START Source records
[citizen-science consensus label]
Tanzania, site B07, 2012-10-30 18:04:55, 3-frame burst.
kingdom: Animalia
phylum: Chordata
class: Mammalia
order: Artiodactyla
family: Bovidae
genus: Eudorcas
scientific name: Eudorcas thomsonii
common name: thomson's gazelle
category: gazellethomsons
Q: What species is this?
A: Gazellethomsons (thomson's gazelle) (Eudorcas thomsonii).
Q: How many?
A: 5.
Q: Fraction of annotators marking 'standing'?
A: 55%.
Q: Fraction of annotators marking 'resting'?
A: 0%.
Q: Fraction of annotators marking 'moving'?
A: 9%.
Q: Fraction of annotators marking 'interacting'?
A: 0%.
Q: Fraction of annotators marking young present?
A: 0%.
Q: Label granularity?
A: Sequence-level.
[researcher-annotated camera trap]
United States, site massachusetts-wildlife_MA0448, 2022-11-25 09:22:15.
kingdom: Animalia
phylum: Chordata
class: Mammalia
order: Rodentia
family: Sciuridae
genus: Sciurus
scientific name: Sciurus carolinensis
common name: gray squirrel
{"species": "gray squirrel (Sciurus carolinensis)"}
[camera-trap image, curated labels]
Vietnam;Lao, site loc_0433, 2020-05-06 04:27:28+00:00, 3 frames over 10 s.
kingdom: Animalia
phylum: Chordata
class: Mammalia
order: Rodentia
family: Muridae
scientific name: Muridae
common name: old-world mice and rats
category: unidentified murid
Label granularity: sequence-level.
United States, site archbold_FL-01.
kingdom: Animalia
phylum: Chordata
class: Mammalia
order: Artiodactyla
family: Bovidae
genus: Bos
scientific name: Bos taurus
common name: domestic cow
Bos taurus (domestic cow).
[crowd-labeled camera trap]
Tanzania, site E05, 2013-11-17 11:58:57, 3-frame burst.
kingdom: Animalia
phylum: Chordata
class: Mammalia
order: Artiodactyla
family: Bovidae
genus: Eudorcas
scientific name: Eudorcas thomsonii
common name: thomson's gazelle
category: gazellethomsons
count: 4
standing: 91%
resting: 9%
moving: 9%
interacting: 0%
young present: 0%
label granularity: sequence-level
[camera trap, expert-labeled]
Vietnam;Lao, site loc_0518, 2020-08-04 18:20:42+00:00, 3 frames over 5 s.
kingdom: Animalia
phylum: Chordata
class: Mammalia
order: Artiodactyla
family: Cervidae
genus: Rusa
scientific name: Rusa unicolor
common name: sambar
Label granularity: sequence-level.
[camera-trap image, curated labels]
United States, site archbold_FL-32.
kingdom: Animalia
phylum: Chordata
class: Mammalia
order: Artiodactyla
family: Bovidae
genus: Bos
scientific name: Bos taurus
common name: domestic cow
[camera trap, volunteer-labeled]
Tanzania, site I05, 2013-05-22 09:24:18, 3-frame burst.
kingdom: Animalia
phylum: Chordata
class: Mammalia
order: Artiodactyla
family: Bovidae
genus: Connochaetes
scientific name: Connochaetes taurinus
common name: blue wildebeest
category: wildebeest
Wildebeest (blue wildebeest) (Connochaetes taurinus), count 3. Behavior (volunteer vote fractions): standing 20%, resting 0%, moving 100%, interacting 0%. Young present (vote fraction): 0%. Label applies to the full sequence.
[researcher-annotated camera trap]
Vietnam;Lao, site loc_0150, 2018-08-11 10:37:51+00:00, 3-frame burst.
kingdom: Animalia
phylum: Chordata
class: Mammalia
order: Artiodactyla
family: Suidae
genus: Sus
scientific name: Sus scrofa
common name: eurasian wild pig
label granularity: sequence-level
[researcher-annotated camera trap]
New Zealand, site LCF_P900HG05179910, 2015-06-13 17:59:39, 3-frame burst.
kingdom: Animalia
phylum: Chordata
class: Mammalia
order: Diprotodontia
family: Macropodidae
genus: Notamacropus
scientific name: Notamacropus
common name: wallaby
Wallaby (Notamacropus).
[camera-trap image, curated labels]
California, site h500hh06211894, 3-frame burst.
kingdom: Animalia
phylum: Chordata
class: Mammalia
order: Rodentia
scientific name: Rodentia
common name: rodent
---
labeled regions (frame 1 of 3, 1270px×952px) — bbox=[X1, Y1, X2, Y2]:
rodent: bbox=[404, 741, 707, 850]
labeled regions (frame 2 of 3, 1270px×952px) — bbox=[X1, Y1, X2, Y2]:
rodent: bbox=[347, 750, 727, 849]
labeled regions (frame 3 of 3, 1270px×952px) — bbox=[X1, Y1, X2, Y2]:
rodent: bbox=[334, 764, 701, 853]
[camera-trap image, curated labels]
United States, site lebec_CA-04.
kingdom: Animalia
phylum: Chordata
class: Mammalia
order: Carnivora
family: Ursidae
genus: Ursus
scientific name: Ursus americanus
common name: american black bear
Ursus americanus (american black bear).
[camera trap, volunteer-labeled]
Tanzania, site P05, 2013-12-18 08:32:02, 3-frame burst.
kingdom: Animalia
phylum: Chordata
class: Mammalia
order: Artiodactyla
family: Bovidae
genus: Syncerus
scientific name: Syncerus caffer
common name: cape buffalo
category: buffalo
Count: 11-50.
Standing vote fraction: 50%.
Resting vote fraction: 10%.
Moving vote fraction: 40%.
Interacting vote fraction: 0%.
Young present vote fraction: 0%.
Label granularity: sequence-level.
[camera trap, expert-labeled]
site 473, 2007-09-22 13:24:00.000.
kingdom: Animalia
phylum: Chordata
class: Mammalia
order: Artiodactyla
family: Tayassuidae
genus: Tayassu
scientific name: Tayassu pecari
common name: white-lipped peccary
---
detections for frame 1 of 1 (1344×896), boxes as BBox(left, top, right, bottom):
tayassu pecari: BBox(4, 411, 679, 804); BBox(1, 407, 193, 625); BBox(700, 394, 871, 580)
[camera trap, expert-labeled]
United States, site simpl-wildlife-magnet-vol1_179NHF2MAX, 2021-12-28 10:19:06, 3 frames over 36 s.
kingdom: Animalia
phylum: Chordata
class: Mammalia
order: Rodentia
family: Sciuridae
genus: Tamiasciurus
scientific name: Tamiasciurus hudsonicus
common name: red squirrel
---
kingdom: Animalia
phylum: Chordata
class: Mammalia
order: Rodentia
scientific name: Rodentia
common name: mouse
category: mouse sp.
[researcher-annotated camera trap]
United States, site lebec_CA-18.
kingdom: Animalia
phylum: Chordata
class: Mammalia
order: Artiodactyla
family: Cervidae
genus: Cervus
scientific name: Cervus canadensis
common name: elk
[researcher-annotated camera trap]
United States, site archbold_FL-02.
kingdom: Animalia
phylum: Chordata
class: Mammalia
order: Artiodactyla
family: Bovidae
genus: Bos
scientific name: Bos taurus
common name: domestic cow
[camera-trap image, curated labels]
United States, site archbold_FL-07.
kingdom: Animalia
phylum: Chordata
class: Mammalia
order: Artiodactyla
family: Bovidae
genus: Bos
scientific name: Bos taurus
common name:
END Source records
● **How to complete this task**:
Here the job is to restate all of the data word for word.

● **Result of the task**:
[citizen-science consensus label]
Tanzania, site B07, 2012-10-30 18:04:55, 3-frame burst.
kingdom: Animalia
phylum: Chordata
class: Mammalia
order: Artiodactyla
family: Bovidae
genus: Eudorcas
scientific name: Eudorcas thomsonii
common name: thomson's gazelle
category: gazellethomsons
Q: What species is this?
A: Gazellethomsons (thomson's gazelle) (Eudorcas thomsonii).
Q: How many?
A: 5.
Q: Fraction of annotators marking 'standing'?
A: 55%.
Q: Fraction of annotators marking 'resting'?
A: 0%.
Q: Fraction of annotators marking 'moving'?
A: 9%.
Q: Fraction of annotators marking 'interacting'?
A: 0%.
Q: Fraction of annotators marking young present?
A: 0%.
Q: Label granularity?
A: Sequence-level.
[researcher-annotated camera trap]
United States, site massachusetts-wildlife_MA0448, 2022-11-25 09:22:15.
kingdom: Animalia
phylum: Chordata
class: Mammalia
order: Rodentia
family: Sciuridae
genus: Sciurus
scientific name: Sciurus carolinensis
common name: gray squirrel
{"species": "gray squirrel (Sciurus carolinensis)"}
[camera-trap image, curated labels]
Vietnam;Lao, site loc_0433, 2020-05-06 04:27:28+00:00, 3 frames over 10 s.
kingdom: Animalia
phylum: Chordata
class: Mammalia
order: Rodentia
family: Muridae
scientific name: Muridae
common name: old-world mice and rats
category: unidentified murid
Label granularity: sequence-level.
United States, site archbold_FL-01.
kingdom: Animalia
phylum: Chordata
class: Mammalia
order: Artiodactyla
family: Bovidae
genus: Bos
scientific name: Bos taurus
common name: domestic cow
Bos taurus (domestic cow).
[crowd-labeled camera trap]
Tanzania, site E05, 2013-11-17 11:58:57, 3-frame burst.
kingdom: Animalia
phylum: Chordata
class: Mammalia
order: Artiodactyla
family: Bovidae
genus: Eudorcas
scientific name: Eudorcas thomsonii
common name: thomson's gazelle
category: gazellethomsons
count: 4
standing: 91%
resting: 9%
moving: 9%
interacting: 0%
young present: 0%
label granularity: sequence-level
[camera trap, expert-labeled]
Vietnam;Lao, site loc_0518, 2020-08-04 18:20:42+00:00, 3 frames over 5 s.
kingdom: Animalia
phylum: Chordata
class: Mammalia
order: Artiodactyla
family: Cervidae
genus: Rusa
scientific name: Rusa unicolor
common name: sambar
Label granularity: sequence-level.
[camera-trap image, curated labels]
United States, site archbold_FL-32.
kingdom: Animalia
phylum: Chordata
class: Mammalia
order: Artiodactyla
family: Bovidae
genus: Bos
scientific name: Bos taurus
common name: domestic cow
[camera trap, volunteer-labeled]
Tanzania, site I05, 2013-05-22 09:24:18, 3-frame burst.
kingdom: Animalia
phylum: Chordata
class: Mammalia
order: Artiodactyla
family: Bovidae
genus: Connochaetes
scientific name: Connochaetes taurinus
common name: blue wildebeest
category: wildebeest
Wildebeest (blue wildebeest) (Connochaetes taurinus), count 3. Behavior (volunteer vote fractions): standing 20%, resting 0%, moving 100%, interacting 0%. Young present (vote fraction): 0%. Label applies to the full sequence.
[researcher-annotated camera trap]
Vietnam;Lao, site loc_0150, 2018-08-11 10:37:51+00:00, 3-frame burst.
kingdom: Animalia
phylum: Chordata
class: Mammalia
order: Artiodactyla
family: Suidae
genus: Sus
scientific name: Sus scrofa
common name: eurasian wild pig
label granularity: sequence-level
[researcher-annotated camera trap]
New Zealand, site LCF_P900HG05179910, 2015-06-13 17:59:39, 3-frame burst.
kingdom: Animalia
phylum: Chordata
class: Mammalia
order: Diprotodontia
family: Macropodidae
genus: Notamacropus
scientific name: Notamacropus
common name: wallaby
Wallaby (Notamacropus).
[camera-trap image, curated labels]
California, site h500hh06211894, 3-frame burst.
kingdom: Animalia
phylum: Chordata
class: Mammalia
order: Rodentia
scientific name: Rodentia
common name: rodent
---
labeled regions (frame 1 of 3, 1270px×952px) — bbox=[X1, Y1, X2, Y2]:
rodent: bbox=[404, 741, 707, 850]
labeled regions (frame 2 of 3, 1270px×952px) — bbox=[X1, Y1, X2, Y2]:
rodent: bbox=[347, 750, 727, 849]
labeled regions (frame 3 of 3, 1270px×952px) — bbox=[X1, Y1, X2, Y2]:
rodent: bbox=[334, 764, 701, 853]
[camera-trap image, curated labels]
United States, site lebec_CA-04.
kingdom: Animalia
phylum: Chordata
class: Mammalia
order: Carnivora
family: Ursidae
genus: Ursus
scientific name: Ursus americanus
common name: american black bear
Ursus americanus (american black bear).
[camera trap, volunteer-labeled]
Tanzania, site P05, 2013-12-18 08:32:02, 3-frame burst.
kingdom: Animalia
phylum: Chordata
class: Mammalia
order: Artiodactyla
family: Bovidae
genus: Syncerus
scientific name: Syncerus caffer
common name: cape buffalo
category: buffalo
Count: 11-50.
Standing vote fraction: 50%.
Resting vote fraction: 10%.
Moving vote fraction: 40%.
Interacting vote fraction: 0%.
Young present vote fraction: 0%.
Label granularity: sequence-level.
[camera trap, expert-labeled]
site 473, 2007-09-22 13:24:00.000.
kingdom: Animalia
phylum: Chordata
class: Mammalia
order: Artiodactyla
family: Tayassuidae
genus: Tayassu
scientific name: Tayassu pecari
common name: white-lipped peccary
---
detections for frame 1 of 1 (1344×896), boxes as BBox(left, top, right, bottom):
tayassu pecari: BBox(4, 411, 679, 804); BBox(1, 407, 193, 625); BBox(700, 394, 871, 580)
[camera trap, expert-labeled]
United States, site simpl-wildlife-magnet-vol1_179NHF2MAX, 2021-12-28 10:19:06, 3 frames over 36 s.
kingdom: Animalia
phylum: Chordata
class: Mammalia
order: Rodentia
family: Sciuridae
genus: Tamiasciurus
scientific name: Tamiasciurus hudsonicus
common name: red squirrel
---
kingdom: Animalia
phylum: Chordata
class: Mammalia
order: Rodentia
scientific name: Rodentia
common name: mouse
category: mouse sp.
[researcher-annotated camera trap]
United States, site lebec_CA-18.
kingdom: Animalia
phylum: Chordata
class: Mammalia
order: Artiodactyla
family: Cervidae
genus: Cervus
scientific name: Cervus canadensis
common name: elk
[researcher-annotated camera trap]
United States, site archbold_FL-02.
kingdom: Animalia
phylum: Chordata
class: Mammalia
order: Artiodactyla
family: Bovidae
genus: Bos
scientific name: Bos taurus
common name: domestic cow
[camera-trap image, curated labels]
United States, site archbold_FL-07.
kingdom: Animalia
phylum: Chordata
class: Mammalia
order: Artiodactyla
family: Bovidae
genus: Bos
scientific name: Bos taurus
common name:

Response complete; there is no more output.